When it is time for them to attain higher education, they can use it as a stepping stone as well as in the world of work, which is an added advantage.

“French now is as predominant as English and Kiswahili since it is a major part of the East African Community with the addition of DR Congo that falls in the category of Rwanda and Burundi, the other French-speaking countries. Students will have a wider scope of feeling comfortable in any community they find themselves in,” Nabukeera says.
She adds that with Delf, one does not have to have a background of French to study it and that people can start at any stage.
To give a guided choice of the language (and subjects at large) to students, Nabukeera says when students report to school, there is orientation week. In this week, different teachers are able to interest the students in the respective subjects. And, they tell the students all about it so that they know what they are getting themselves into.

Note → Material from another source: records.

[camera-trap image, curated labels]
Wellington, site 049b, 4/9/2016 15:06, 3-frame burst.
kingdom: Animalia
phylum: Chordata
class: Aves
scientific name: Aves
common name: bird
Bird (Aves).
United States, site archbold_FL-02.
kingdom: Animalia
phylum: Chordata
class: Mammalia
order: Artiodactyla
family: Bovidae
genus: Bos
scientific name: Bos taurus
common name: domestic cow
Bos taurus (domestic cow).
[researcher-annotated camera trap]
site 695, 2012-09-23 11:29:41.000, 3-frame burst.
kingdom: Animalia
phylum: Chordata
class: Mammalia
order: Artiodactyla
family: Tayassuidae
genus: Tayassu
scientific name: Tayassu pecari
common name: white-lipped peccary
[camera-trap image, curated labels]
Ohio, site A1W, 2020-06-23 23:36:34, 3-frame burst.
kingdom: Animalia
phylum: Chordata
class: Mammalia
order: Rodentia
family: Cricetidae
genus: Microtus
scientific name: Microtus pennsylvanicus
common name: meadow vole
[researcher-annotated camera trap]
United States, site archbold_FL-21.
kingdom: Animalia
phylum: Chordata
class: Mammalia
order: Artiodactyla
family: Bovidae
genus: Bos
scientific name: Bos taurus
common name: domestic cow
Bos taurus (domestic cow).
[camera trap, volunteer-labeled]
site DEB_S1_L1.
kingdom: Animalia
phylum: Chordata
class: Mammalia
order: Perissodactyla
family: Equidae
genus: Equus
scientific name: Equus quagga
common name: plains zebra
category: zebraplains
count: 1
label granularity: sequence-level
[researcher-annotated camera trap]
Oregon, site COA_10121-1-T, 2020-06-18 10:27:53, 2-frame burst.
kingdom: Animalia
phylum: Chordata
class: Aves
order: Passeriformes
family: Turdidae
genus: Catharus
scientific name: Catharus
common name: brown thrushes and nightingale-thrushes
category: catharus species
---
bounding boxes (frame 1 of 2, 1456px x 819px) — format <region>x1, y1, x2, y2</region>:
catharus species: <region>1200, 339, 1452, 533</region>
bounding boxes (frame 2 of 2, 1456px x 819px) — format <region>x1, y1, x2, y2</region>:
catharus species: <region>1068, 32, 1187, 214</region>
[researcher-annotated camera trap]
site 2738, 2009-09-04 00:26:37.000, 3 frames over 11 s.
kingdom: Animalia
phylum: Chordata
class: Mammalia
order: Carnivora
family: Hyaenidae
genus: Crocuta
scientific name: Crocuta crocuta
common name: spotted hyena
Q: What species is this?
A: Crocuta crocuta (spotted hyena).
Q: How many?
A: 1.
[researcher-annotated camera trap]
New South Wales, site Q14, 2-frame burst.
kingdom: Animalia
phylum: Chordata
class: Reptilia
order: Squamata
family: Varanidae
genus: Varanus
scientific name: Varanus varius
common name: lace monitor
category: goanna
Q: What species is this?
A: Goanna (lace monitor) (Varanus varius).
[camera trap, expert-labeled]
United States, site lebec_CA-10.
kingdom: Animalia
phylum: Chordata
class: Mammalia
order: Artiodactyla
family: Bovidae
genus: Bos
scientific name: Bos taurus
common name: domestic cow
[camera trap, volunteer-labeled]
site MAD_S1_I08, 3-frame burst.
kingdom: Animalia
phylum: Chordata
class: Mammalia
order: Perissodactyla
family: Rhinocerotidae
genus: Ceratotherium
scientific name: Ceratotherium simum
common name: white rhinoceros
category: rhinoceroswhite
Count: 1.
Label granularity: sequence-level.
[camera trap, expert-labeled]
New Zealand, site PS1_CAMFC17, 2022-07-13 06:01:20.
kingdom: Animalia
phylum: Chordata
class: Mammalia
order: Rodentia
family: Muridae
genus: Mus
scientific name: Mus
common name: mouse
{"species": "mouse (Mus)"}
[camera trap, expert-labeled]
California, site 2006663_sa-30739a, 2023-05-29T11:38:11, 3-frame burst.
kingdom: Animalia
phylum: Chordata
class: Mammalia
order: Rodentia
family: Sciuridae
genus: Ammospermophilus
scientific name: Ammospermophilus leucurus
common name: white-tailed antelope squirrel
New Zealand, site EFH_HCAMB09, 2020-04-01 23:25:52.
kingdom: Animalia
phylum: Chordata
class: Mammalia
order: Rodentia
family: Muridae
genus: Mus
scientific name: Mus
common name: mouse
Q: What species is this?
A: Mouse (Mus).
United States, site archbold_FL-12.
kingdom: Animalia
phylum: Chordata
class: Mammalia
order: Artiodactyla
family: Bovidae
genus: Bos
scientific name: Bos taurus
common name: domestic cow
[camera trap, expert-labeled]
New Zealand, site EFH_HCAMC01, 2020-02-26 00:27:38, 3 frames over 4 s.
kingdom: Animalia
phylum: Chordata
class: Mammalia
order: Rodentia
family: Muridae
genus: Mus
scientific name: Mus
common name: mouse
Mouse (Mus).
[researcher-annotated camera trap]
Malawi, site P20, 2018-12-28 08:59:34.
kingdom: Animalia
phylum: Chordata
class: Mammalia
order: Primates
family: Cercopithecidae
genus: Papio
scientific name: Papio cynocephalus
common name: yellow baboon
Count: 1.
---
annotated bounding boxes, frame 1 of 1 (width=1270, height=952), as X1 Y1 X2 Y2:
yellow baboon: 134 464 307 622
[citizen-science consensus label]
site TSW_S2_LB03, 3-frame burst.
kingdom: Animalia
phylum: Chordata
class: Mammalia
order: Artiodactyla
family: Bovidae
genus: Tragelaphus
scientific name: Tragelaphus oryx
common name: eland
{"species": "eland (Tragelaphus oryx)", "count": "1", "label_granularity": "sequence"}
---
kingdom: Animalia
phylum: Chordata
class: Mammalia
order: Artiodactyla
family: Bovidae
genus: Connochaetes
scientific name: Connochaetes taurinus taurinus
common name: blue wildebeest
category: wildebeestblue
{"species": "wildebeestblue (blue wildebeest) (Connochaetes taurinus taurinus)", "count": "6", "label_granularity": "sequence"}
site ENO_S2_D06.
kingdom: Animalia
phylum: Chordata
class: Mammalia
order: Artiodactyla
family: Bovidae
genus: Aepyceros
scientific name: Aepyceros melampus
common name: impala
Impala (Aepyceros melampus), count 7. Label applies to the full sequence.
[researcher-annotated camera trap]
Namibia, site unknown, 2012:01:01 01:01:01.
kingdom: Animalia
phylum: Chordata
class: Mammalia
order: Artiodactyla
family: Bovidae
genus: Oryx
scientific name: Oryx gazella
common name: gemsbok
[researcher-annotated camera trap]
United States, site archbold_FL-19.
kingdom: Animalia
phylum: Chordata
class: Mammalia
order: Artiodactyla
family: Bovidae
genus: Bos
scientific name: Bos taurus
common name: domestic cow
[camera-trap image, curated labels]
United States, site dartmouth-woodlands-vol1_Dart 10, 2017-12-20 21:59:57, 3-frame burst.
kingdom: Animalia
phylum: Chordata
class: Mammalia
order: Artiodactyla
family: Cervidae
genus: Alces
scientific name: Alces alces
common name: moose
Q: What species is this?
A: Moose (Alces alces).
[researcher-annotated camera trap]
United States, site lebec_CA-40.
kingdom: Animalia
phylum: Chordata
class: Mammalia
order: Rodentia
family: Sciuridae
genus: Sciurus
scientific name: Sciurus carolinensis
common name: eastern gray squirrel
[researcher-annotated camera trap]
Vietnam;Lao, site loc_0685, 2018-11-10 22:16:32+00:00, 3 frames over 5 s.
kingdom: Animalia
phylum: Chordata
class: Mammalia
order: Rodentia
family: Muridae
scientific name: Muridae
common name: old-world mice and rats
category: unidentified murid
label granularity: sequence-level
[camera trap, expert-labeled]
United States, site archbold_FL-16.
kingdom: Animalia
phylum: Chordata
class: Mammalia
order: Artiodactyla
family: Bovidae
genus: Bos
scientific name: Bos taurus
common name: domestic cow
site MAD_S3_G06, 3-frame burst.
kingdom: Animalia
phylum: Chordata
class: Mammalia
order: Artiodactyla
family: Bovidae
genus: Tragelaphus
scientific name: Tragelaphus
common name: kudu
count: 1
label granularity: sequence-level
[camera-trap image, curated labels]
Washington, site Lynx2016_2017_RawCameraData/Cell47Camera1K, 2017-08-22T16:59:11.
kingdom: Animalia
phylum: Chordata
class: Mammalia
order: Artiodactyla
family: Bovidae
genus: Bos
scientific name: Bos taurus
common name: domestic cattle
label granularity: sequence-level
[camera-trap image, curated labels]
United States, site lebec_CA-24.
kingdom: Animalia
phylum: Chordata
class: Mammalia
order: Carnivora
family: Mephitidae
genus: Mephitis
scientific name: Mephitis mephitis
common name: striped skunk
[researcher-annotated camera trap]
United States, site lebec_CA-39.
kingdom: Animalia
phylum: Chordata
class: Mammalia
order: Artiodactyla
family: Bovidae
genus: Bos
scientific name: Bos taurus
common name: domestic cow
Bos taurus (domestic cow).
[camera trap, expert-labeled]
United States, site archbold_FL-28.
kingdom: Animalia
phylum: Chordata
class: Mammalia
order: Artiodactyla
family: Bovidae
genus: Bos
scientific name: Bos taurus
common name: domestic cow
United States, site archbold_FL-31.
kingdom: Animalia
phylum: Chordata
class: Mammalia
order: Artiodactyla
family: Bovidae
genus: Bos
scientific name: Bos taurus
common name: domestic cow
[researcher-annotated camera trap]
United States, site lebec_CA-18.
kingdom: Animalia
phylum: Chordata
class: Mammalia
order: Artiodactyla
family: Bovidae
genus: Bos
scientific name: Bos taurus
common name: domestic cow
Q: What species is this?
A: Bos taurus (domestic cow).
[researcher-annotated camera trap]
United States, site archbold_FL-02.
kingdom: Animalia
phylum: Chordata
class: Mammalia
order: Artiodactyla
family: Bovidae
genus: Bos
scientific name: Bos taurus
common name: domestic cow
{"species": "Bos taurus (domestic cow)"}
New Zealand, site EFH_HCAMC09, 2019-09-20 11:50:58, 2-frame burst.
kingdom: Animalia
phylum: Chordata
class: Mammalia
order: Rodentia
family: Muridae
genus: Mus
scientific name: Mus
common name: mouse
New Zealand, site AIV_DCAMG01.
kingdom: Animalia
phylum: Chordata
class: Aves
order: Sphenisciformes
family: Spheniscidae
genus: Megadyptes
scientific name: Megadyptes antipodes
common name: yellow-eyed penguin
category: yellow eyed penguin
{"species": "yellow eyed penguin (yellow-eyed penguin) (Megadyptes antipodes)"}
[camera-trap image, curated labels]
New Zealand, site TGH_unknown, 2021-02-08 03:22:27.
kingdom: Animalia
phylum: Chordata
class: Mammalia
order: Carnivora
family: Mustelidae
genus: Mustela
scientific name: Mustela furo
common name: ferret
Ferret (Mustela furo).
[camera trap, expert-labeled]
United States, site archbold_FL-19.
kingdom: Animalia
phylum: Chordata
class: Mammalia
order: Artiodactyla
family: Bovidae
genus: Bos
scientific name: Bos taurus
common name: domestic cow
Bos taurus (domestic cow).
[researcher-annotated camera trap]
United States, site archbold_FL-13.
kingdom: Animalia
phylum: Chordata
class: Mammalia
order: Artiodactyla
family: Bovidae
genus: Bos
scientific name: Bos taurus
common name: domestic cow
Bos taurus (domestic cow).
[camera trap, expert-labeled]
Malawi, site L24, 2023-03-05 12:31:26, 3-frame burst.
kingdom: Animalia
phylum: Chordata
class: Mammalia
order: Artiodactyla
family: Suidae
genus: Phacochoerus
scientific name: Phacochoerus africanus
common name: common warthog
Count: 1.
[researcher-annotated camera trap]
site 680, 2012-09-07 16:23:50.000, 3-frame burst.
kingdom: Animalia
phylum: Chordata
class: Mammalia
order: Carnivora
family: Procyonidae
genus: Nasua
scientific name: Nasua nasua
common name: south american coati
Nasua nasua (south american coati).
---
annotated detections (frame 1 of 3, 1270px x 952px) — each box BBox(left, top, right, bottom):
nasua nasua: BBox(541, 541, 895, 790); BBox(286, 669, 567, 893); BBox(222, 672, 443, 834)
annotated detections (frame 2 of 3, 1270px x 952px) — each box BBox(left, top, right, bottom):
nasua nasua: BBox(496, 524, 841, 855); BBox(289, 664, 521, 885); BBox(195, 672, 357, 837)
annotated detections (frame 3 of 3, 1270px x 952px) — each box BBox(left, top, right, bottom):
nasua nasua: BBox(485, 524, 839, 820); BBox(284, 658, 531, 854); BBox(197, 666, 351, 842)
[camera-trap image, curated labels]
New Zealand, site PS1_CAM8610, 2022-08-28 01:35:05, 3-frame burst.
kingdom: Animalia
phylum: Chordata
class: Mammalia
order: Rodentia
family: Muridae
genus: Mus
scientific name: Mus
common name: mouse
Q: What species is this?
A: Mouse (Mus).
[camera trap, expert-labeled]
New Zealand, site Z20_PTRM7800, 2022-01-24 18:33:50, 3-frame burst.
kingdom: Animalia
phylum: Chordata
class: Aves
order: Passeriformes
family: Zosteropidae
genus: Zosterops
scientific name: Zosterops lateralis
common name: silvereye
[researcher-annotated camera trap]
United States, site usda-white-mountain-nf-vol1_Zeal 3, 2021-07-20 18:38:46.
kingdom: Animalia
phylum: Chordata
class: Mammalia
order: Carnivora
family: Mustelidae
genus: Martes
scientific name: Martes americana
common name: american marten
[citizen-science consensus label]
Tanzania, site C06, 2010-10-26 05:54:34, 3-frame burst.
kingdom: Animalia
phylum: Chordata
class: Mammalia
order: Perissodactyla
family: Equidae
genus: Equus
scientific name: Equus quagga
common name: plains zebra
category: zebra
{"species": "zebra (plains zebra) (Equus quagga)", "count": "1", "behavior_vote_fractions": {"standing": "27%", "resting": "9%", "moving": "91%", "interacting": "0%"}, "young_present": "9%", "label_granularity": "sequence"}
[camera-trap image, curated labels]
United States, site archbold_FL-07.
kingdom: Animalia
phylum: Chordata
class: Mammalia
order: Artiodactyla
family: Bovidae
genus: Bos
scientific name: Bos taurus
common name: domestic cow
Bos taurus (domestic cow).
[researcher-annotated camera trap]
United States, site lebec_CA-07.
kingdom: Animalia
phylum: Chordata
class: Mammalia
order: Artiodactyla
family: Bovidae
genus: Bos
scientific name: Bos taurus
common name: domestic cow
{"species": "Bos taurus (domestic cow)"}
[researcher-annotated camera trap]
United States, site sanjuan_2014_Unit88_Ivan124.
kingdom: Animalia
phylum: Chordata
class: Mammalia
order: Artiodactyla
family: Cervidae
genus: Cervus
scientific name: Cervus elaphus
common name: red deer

She adds that the ceremonies, such as the graduation the school held on March 11, for French students, helps the decision-making of the other students who are skeptical about a subject. 

The East African Community (EAC) is  made up of seven partner states: The DR Congo, Burundi, Kenya, Rwanda, South Sudan, Uganda, and  Tanzania.
EAC Sectoral Council on Education, Science and Technology, Culture and Sports (SCESTCS) adopted a roadmap for the implementation of Kiswahili and French as official languages of the bloc.
A statement issued last week  by the EAC’s headquarters in  Arusha said the SCESTCS adopted the roadmap at its 17th meeting held Tuesday in Dar es Salaam.